Ivan's other big problem—labour—is also a money-spinner for corrupt officials. The old system of vocational training, he told The Economist six months ago, has collapsed with the Soviet Union; these days, economists are easier to find in Moscow than manual labourers. Today's Russians, he complained, are only interested in “easy money”. Drunkenness is another worry for employers (a common lament, which a new “register of non-drinking men”, set up by an entrepreneur, whose members will be vetted by the wives of alcoholics, is intended to address). There is no choice, Ivan says, but to use illegal immigrants and pay off the police. Polls suggest that Russian businessmen fear bureaucrats more than criminals, and dread the police most of all. They charged Ivan 500 roubles ($19) per month for each of his illegal workers. Still, at least the kickback system is intelligible. Ivan once started a venture in America which ran up against local sanitation rules: “no-one would take a kopeck”, and the project folded.

For a while Ivan believed things might be changing for the better at home. The system seemed to offer him discounts for repeat custom: working on a second development in the same town near Moscow, he found that the bribes were lower (though he was also being leaned on to contribute to local schools, a common form of soft extortion). He also thought he might be benefiting from a short-term anti-corruption push. The federal government, he speculated, wanted to show that at least some parts of the country were functioning properly. He believed Mr Putin's regular vows to fight graft.

Meanwhile, the situation in Ukraine was still unpredictable. Ivan doubted that the “orange” government was any less corrupt than its predecessor: “they all say that”, he said of the anti-corruption slogans. For the time being, a sort of paralysis had set in among local officials. Almost no bribes were being taken, except the odd bottle of vodka, and nothing was getting done.

Worse before it gets better

By last week, Ivan had turned despondent about Russia too. New people had taken control of the town he was working in. They didn't care, he said, that he had helped to create hundreds of jobs there; they were squeezing him out of the development with exorbitant demands in favour of their pet firms. That disappointment tallies with recent surveys that suggest graft in Russia is actually worsening. Old bureaucrats have found ways around new rules. The periodic firings of disgraced officials have come to seem like the fallout of government infighting, rather than part of a genuine war on corruption. Mr Putin's promises, Ivan has now concluded, are “just paper and words”.

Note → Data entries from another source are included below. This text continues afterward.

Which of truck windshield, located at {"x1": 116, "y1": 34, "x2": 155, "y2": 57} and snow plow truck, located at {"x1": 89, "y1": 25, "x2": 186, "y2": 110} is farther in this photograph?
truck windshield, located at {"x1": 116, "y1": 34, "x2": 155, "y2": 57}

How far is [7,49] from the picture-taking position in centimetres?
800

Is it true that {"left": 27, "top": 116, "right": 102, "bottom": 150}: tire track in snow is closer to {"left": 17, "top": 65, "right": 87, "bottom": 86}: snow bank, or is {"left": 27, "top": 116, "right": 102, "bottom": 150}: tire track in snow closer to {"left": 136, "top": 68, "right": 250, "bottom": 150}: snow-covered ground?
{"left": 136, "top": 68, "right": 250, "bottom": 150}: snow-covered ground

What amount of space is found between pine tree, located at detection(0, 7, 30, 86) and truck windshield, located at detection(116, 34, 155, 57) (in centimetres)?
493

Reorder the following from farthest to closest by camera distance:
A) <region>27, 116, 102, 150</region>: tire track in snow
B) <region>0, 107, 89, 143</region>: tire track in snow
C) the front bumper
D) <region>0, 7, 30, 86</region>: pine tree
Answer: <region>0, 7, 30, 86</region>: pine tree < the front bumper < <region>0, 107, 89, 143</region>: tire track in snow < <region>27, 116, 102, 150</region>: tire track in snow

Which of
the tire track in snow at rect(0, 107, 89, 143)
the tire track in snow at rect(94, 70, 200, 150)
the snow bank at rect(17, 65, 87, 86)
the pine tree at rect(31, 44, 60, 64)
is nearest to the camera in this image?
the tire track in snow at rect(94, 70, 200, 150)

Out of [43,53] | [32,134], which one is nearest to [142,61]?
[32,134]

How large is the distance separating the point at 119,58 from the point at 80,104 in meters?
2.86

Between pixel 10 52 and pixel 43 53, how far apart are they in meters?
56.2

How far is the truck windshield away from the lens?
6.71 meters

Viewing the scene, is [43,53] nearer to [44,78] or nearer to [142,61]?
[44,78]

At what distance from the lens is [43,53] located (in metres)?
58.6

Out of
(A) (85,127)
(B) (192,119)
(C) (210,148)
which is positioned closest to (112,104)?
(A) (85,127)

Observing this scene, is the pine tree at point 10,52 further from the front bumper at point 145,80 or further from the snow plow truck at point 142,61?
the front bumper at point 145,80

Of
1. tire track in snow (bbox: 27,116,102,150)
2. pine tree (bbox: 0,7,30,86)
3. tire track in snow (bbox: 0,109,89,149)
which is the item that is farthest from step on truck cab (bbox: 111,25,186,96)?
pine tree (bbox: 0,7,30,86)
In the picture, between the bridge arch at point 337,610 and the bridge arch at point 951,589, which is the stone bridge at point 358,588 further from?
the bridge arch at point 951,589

Like everything else in Russia's economy, the small-business sector is hard to measure precisely. Though it seems to be growing, obstacles like those Ivan faces are helping to keep it much smaller as a share of employment and GDP than in Western countries. But Ivan, at least, is still optimistic about Russia in the long run. Crooked officials may be as old as Russian literature, but he sees today's rampant corruption as a specifically post-Soviet illness. The Soviet regime bred nihilism among government officials but, he says, the fear that once restrained the worst of it has gone. Pen pushers with small government salaries shamelessly “go to the Canary Islands” on expensive holidays. Yet that mentality will eventually die out as a new generation of people go into business, Ivan believes. He himself regards the methods he is obliged to use with a sort of wry disgust.

Meanwhile, although he no longer wants to do business in Russia, things are returning to normal in Ukraine. The team that ran the country before the revolution is back in power, and Ivan once again knows who, when and how much.